▼

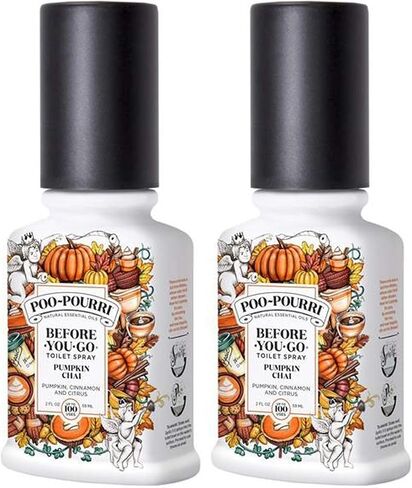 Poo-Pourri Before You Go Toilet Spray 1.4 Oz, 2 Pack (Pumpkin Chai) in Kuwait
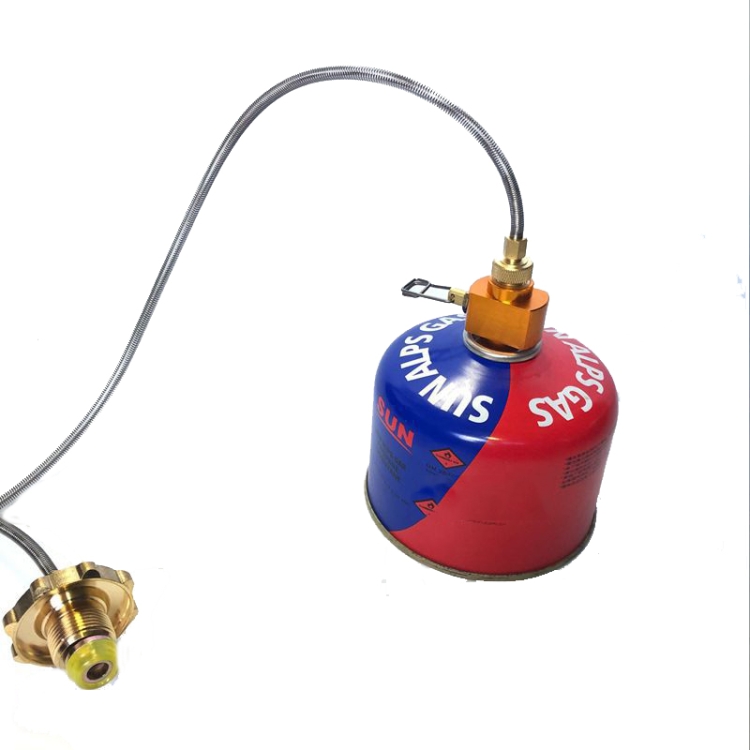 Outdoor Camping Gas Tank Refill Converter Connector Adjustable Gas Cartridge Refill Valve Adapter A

▲
▼

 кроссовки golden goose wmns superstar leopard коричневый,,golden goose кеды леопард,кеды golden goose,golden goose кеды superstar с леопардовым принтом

▲
▼

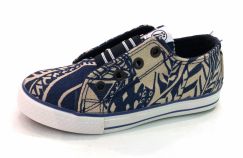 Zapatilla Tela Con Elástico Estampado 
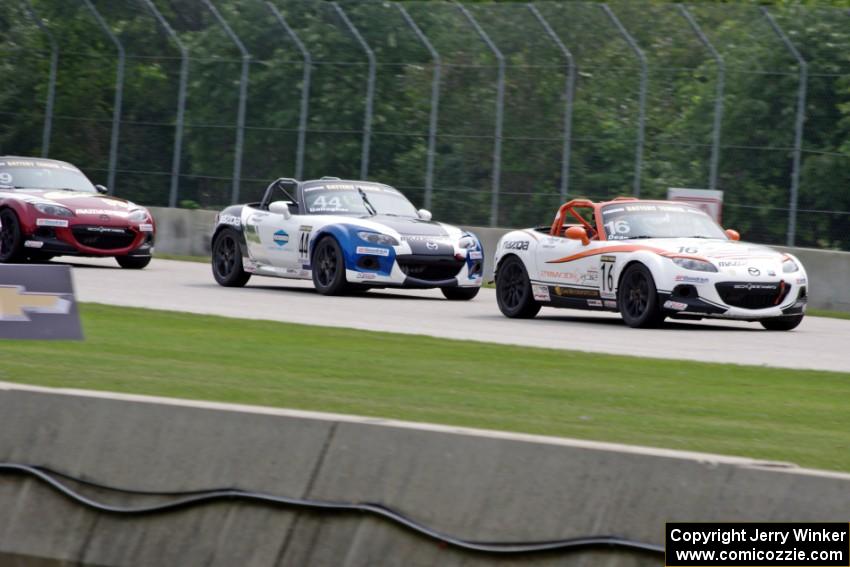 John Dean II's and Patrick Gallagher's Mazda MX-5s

▲

[The task] Using the records above, return word for word the lines that begin at the one containing "Poo-Pourri Before You" and end at the one containing "Outdoor Camping Gas", both of them included and no pictures.

[Task solution]
 Poo-Pourri Before You Go Toilet Spray 1.4 Oz, 2 Pack (Pumpkin Chai) in Kuwait
 Outdoor Camping Gas Tank Refill Converter Connector Adjustable Gas Cartridge Refill Valve Adapter A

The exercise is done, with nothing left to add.